* EXTRACT PROVIDED *
Upgrading parameters (form scratch)

Gilles_Jack · December 31, 2019, 6:11am

I thought that in python x = x - a was the exactly the same as x-=a. But apparently not with tensor :

In the following code the gradient is not set to None after updating the parameter (x-=a case):

import torch
x1 = torch.tensor([2.0], requires_grad=True)
x2 = torch.tensor([3.0], requires_grad=True)
y = (x1 * x2).pow(2)
y.backward()
print(“x1.grad=”,x1.grad)
with torch.no_grad():
x1 -= 0.01 * x1.grad # <=============================

print(“x1.grad=”,x1.grad)
x1.grad.zero_()
print(“x1.grad=”,x1.grad)

output:

x1.grad= tensor([36.])
x1.grad= tensor([36.])
x1.grad= tensor([0.])

* WHAT NEEDS TO BE DONE *
Transcribe the stretch of the forum post on updating tensor parameters from "Gilles_Jack · December" through "x2 = torch.tensor([3.0], requires_grad=True)".

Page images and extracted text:

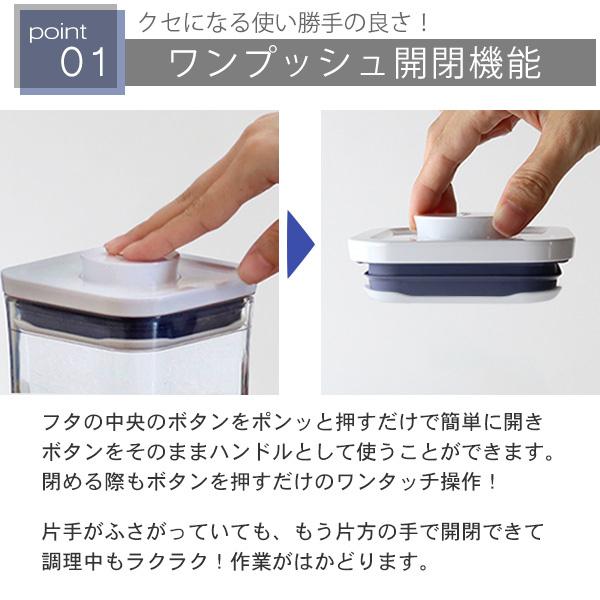 point
01

クセになる使い勝手の良さ！

ワンプッシュ開閉機能

フタの中央のボタンをポンッと押すだけで簡単に開き
ボタンをそのままハンドルとして使うことができます。
閉める際もボタンを押すだけのワンタッチ操作！

片手がふさがっていても、もう片方の手で開閉できて
調理中もラクラク！作業がはかどります。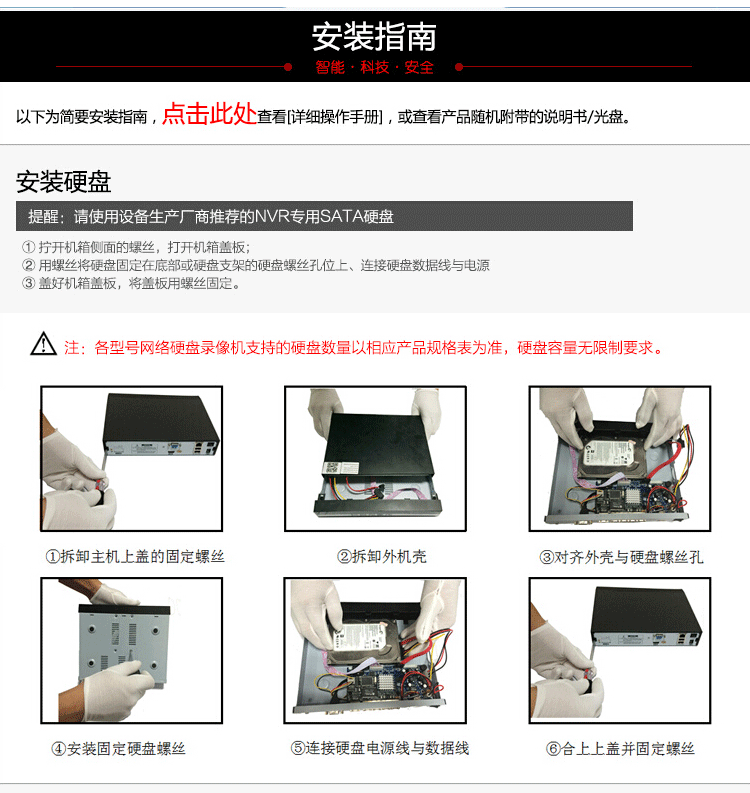 安装指南

智能 · 科技 · 安全

以下为简要安装指南，点击此处查看[详细操作手册]，或查看产品随机附带的说明书/光盘。

安装硬盘

提醒：请使用设备生产厂商推荐的NVR专用SATA硬盘

① 打开机箱侧面的螺丝，打开机箱盖板；
② 用螺丝将硬盘固定在底部或硬盘支架的硬盘螺丝孔位上、连接硬盘数据线与电源
③ 盖好机箱盖板，将盖板用螺丝固定。

注：各型号网络硬盘录像机支持的硬盘数量以相应产品规格表为准，硬盘容量无限制要求。

①拆卸主机上盖的固定螺丝

②拆卸外机壳

③对齐外壳与硬盘螺丝孔

④安装固定硬盘螺丝

⑤连接硬盘电源线与数据线

⑥合上上盖并固定螺丝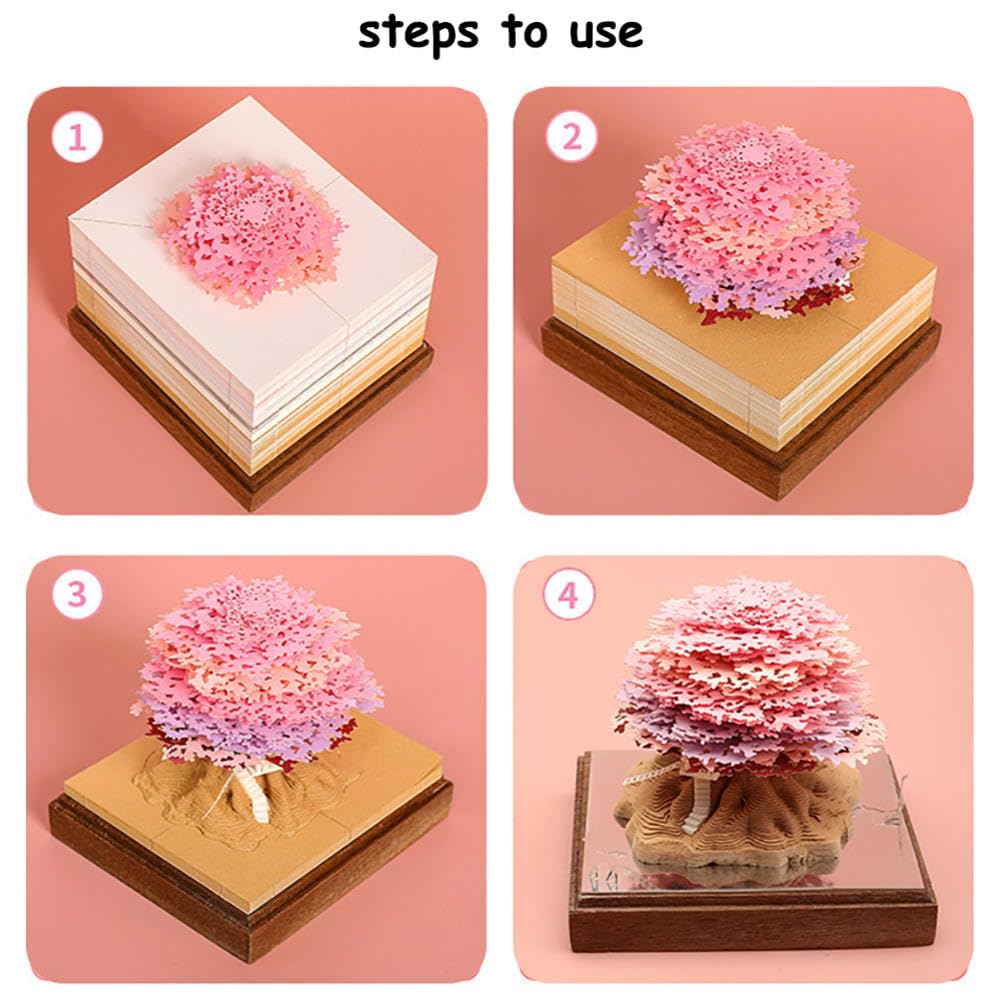 steps to use

1

2

3

4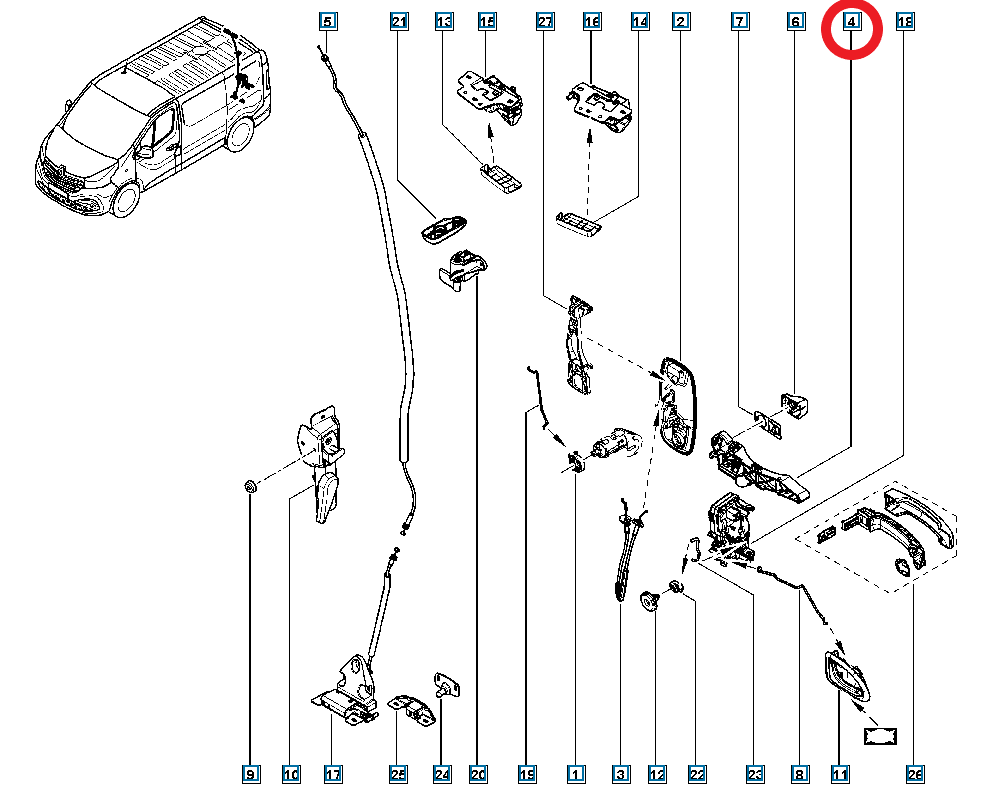 5
21
13
15
27
16
14
2
7
6
4
18
9
10
17
25
24
20
19
1
3
12
22
23
8
11
26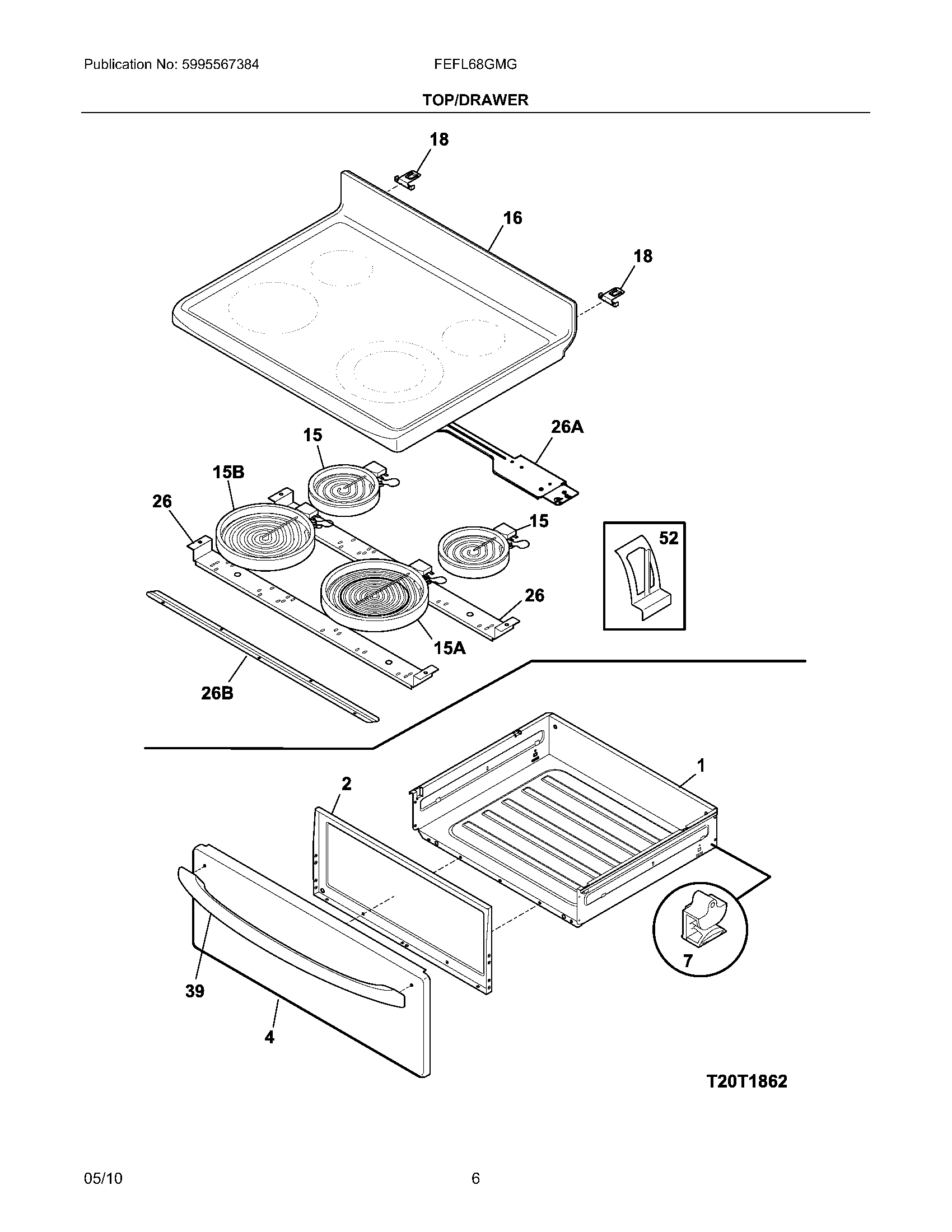 Publication No: 5995567384

FEFL68GMG

TOP/DRAWER

18

16

18

26A

15

15B

26

15

52

26

15A

26B

1

2

7

39

4

T20T1862

05/10

6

* WRITTEN REPLY *
Gilles_Jack · December 31, 2019, 6:11am

I thought that in python x = x - a was the exactly the same as x-=a. But apparently not with tensor :

In the following code the gradient is not set to None after updating the parameter (x-=a case):

import torch
x1 = torch.tensor([2.0], requires_grad=True)
x2 = torch.tensor([3.0], requires_grad=True)